━━━━━ Texte fourni ━━━━━
Fiche de présentation

MESSAGER, Annette

née le 30 novembre 1943 à Berck, Pas-de-Calais, France ; 1962-1966, Arts décoratifs de Paris ; 1996, Grand prix national de sculpture ; amie de  Boltanski* ; 2005, Lion d'or de la biennale de Venise ; vit à Malakoff, Hauts-de-Seine.

Type(s) : Artiste

Technique(s) : Plasticien

Présentation : Elle est une féministe collectionnomane. Parce qu'elle commence sa vie d'artiste, en 1971, en collectionneuse, pour conserver et célébrer les activités décriées de la femme : elle remplit des carnets, d'une écriture, d'un graphisme déliés, de notations sur la vie quotidienne, recettes, photos de magazines classées Les hommes que j'aime, et Les hommes que je n'aime pas, (1974, MACVAL) ou dessins érotiques, proverbes brodés sur des carrés de chiffons, Ma collection de proverbes, (1974, Frac-Franche-Comté), dont Je pense donc je suce, une suite de diptyque avec la définition de tous les points de couture possibles et leur représentation graphique, etc. De sorte que nombre de travaux s'apparentent plus à des ouvrages qu'à des œuvres. Elle part délibérément de la culture de midinette. Ses travaux servent aussi au combat féministe, à la dénonciation par représentation des fantasmes "à 3,50 F" de la midinette qui sont aussi les siens : copie au crayon de couleur des photos de catalogue des voyages, gros plans de détails anatomiques rehaussés et détournés. Ici, la volonté esthétique et la volonté éthique sont étroitement conjuguées.
━━━━━ Entrées extraites ━━━━━
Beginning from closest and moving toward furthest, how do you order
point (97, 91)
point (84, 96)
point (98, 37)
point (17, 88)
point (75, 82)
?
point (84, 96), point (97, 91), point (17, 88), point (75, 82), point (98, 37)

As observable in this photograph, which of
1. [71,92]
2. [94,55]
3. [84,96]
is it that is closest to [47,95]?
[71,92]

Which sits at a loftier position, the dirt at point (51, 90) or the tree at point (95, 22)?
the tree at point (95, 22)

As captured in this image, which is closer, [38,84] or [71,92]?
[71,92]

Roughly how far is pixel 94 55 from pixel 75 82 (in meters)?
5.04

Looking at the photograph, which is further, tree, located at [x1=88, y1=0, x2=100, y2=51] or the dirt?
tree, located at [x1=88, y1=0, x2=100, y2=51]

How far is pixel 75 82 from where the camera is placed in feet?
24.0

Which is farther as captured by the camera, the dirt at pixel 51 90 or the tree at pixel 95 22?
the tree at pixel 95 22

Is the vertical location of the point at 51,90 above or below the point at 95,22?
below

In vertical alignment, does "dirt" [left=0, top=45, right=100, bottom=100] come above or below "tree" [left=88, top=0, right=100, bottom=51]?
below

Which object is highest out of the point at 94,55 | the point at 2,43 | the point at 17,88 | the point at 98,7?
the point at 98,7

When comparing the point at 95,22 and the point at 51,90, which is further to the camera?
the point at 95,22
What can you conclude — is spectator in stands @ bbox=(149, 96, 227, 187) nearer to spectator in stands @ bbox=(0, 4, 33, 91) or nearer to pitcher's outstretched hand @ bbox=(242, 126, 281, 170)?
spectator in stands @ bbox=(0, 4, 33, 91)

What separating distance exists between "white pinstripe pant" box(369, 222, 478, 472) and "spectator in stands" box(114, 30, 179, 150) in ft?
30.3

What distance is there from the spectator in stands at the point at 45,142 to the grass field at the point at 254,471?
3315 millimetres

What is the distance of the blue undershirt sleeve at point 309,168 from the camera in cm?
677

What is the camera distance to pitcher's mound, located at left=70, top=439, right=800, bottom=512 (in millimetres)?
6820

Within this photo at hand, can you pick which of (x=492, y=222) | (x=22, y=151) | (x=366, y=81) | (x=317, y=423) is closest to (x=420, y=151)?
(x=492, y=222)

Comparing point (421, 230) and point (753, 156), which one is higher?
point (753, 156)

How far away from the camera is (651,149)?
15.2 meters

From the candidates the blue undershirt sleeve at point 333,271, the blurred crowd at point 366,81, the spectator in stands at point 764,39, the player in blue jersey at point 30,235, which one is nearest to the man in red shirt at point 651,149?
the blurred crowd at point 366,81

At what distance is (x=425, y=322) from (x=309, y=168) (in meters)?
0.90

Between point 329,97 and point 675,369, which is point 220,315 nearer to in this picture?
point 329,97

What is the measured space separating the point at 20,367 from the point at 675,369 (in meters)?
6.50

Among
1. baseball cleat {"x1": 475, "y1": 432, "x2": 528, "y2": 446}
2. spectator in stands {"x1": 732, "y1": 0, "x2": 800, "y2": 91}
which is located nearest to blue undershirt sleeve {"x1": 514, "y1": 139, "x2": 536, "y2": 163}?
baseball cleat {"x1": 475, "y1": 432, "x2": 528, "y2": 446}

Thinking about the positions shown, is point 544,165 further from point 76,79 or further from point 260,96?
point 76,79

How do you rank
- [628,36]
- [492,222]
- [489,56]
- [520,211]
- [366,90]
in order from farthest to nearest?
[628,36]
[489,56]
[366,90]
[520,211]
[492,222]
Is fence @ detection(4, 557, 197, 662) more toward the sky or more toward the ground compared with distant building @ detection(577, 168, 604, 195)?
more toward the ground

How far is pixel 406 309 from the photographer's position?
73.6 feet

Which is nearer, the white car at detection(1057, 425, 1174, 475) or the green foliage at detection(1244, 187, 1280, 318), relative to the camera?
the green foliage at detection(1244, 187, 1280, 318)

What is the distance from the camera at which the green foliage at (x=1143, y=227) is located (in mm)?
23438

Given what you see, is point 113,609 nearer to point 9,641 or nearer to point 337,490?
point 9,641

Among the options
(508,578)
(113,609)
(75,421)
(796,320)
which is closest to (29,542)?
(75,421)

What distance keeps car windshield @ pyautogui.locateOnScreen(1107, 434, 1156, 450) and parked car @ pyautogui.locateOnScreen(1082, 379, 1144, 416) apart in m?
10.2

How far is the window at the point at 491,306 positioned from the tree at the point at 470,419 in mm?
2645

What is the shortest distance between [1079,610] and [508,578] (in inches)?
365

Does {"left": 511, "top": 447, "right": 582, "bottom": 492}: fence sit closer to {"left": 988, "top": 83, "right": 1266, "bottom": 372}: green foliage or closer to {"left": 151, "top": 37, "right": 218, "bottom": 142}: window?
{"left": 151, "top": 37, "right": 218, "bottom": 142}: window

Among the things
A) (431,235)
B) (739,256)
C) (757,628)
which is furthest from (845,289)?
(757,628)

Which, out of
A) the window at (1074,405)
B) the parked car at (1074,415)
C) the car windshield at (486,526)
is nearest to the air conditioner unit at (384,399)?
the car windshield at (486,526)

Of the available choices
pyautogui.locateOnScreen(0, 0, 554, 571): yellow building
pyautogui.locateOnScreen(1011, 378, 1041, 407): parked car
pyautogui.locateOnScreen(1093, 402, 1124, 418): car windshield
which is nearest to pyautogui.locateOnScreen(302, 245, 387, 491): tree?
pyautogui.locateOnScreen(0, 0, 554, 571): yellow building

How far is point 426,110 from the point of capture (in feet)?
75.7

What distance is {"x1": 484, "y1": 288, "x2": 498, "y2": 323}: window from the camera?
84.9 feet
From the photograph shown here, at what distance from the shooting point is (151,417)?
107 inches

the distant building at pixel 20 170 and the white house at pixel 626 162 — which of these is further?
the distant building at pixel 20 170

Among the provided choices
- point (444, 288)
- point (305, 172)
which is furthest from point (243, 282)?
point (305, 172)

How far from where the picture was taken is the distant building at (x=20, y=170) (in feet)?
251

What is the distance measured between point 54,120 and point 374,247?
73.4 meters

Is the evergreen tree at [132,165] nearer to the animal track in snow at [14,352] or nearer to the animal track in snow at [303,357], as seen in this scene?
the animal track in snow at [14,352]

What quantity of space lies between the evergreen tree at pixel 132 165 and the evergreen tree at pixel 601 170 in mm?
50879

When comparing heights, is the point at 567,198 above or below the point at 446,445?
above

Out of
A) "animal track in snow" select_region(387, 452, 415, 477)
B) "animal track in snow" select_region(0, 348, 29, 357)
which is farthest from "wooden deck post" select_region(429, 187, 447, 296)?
━━━━━
Consigne:
Reproduisez à l'identique l'extrait de la fiche sur Annette Messager qui commence aux mots « MESSAGER, Annette » et s'arrête après « à Malakoff, Hauts-de-Seine. ».

Réponse:
MESSAGER, Annette

née le 30 novembre 1943 à Berck, Pas-de-Calais, France ; 1962-1966, Arts décoratifs de Paris ; 1996, Grand prix national de sculpture ; amie de  Boltanski* ; 2005, Lion d'or de la biennale de Venise ; vit à Malakoff, Hauts-de-Seine.